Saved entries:
══════════════════════════════

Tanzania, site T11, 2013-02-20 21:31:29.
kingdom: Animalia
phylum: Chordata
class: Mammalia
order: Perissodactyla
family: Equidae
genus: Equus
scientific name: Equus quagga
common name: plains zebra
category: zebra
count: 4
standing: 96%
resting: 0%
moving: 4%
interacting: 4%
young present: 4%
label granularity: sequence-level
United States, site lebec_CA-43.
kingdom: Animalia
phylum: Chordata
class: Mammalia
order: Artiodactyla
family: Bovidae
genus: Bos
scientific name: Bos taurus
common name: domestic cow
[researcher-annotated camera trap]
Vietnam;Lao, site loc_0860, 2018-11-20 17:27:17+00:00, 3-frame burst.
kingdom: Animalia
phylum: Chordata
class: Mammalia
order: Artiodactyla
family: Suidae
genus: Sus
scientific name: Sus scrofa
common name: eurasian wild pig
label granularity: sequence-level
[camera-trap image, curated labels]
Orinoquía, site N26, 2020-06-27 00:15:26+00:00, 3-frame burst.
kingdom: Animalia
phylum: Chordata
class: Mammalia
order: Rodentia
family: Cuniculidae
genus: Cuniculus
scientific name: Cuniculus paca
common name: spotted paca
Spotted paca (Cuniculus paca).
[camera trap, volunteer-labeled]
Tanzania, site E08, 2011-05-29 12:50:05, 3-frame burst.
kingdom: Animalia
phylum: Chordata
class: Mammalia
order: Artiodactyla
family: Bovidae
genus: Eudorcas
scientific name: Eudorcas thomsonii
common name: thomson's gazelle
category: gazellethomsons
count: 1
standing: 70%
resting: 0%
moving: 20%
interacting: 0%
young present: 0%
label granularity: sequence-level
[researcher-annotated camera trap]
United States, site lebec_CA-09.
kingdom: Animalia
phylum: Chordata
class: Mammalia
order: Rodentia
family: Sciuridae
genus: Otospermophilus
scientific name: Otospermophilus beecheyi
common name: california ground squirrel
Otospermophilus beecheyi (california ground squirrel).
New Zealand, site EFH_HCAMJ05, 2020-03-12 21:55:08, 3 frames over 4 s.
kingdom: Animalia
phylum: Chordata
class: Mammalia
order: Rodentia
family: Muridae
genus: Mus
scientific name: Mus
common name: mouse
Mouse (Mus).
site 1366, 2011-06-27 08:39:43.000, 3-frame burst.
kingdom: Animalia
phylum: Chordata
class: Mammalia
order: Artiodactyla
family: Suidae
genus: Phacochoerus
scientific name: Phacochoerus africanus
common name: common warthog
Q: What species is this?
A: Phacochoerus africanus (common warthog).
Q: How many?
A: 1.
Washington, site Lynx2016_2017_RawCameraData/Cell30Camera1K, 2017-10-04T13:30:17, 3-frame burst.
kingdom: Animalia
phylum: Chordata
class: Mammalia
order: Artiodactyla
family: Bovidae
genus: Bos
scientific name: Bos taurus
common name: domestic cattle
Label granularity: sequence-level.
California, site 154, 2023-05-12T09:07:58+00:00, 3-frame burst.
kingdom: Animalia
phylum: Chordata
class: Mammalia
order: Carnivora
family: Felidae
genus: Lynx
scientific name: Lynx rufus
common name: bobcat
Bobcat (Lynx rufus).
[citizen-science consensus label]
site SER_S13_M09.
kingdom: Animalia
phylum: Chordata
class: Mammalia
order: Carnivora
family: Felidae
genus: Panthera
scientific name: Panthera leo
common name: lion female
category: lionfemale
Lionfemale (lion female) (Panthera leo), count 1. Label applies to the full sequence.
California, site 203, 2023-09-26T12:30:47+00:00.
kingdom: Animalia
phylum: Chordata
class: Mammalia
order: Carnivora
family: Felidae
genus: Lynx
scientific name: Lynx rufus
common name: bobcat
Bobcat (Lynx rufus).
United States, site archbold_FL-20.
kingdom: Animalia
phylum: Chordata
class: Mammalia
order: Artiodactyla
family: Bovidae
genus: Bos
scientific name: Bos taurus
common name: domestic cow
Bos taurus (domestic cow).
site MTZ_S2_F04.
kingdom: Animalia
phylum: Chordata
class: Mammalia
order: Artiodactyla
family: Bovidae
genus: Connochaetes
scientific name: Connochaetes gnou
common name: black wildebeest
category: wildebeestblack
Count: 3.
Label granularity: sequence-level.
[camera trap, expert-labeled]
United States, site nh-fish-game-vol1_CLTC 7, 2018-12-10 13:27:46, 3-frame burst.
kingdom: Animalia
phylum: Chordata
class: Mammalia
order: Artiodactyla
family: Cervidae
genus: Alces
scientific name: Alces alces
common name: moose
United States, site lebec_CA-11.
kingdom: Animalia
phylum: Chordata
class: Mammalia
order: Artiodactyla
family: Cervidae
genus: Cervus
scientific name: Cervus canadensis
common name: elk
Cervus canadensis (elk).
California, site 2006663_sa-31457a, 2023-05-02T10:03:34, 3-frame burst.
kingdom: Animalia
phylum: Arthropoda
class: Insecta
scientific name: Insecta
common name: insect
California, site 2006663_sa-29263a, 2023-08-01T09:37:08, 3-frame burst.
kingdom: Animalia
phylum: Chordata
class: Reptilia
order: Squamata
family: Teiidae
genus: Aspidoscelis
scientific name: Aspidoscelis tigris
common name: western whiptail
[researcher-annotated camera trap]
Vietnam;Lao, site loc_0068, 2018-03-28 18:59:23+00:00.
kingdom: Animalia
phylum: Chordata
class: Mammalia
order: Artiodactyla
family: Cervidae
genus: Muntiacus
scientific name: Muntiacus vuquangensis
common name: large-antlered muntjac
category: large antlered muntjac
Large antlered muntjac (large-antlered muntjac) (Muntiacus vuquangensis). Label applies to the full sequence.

══════════════════════════════

* _Exercise objective_: Reprint exactly the lines above that start at the one with "[camera trap, expert-labeled]" and end at the one with "scientific name: Aspidoscelis tigris", keeping both and adding none.

* _Result for this exercise_:
[camera trap, expert-labeled]
United States, site nh-fish-game-vol1_CLTC 7, 2018-12-10 13:27:46, 3-frame burst.
kingdom: Animalia
phylum: Chordata
class: Mammalia
order: Artiodactyla
family: Cervidae
genus: Alces
scientific name: Alces alces
common name: moose
United States, site lebec_CA-11.
kingdom: Animalia
phylum: Chordata
class: Mammalia
order: Artiodactyla
family: Cervidae
genus: Cervus
scientific name: Cervus canadensis
common name: elk
Cervus canadensis (elk).
California, site 2006663_sa-31457a, 2023-05-02T10:03:34, 3-frame burst.
kingdom: Animalia
phylum: Arthropoda
class: Insecta
scientific name: Insecta
common name: insect
California, site 2006663_sa-29263a, 2023-08-01T09:37:08, 3-frame burst.
kingdom: Animalia
phylum: Chordata
class: Reptilia
order: Squamata
family: Teiidae
genus: Aspidoscelis
scientific name: Aspidoscelis tigris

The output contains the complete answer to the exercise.